▶ **Source text**
To liberally paraphrase Elton John, Saturday night’s alright for writing essays. It has to be. I shouldn’t even be here, but I’ve allowed myself a break from wrangling Renaissance English. It’s not a good sign when I can’t even understand any of the essay questions…I can’t be hating on this though, even when it means I’m stuck behind the computer typing feverishly all weekend. How could you possibly dislike a play (Jonson’s The Alchemist) which contains the phrase: “Thou look’st like Antichrist, in that lewd hat?” (which makes me long to find something fitting the description of a lewd hat.) Of course you couldn’t. But still, 2500 pithy, succinct, brilliant words need to be produced asap.
Don’t even get me started (truly, I said plenty enough in the last post) on the interim photographs I’m supposed to present on Wednesday for my next photog assignment, which is, just for kicks, worth 20 percent of the final grade of said assignment. Who knows when I’ll have time to do them, between classes, essays and work – perhaps if, Yorkshireman-style, I get up half an hour before I go to bed and work for 29 hours, I might just get it done.
Now, I know using the microwave to actually, y’know, cook, basically means you forfeit your right to consider yourself a decent human being in some circles. Oh, I won’t lie, I don’t think the microwave is that brilliant as a sole means of producing meals. It sure helps though.

▶ **Exercise data**
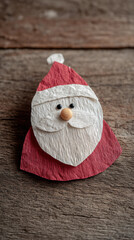 Handmade santa craft made from textured paper with simple facial details, cute kids christmas diy project placed on rustic wooden surface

▶ **What you will do**
(a) Translate this sentence from the blog post into Spanish: "Oh, I won't lie, I don't think the microwave is that brilliant as a sole means of producing meals."
(b) According to the blog post, what share of the photography assignment's final grade are the interim photographs worth?
(c) Rewrite the paragraph of the blog post beginning "Don't even get me started" in two sentences, keeping its main facts.

▶ **Set of answers**
(a) Oh, no voy a mentir, no creo que el microondas sea tan genial como único medio para preparar comidas.

(b) They are worth 20 percent of the final grade of that assignment.

(c) On Wednesday I'm supposed to present interim photographs for my next photography assignment, and they're worth 20 percent of that assignment's final grade. I don't know when I'll find time for them between classes, essays and work, unless I somehow work 29 hours a day.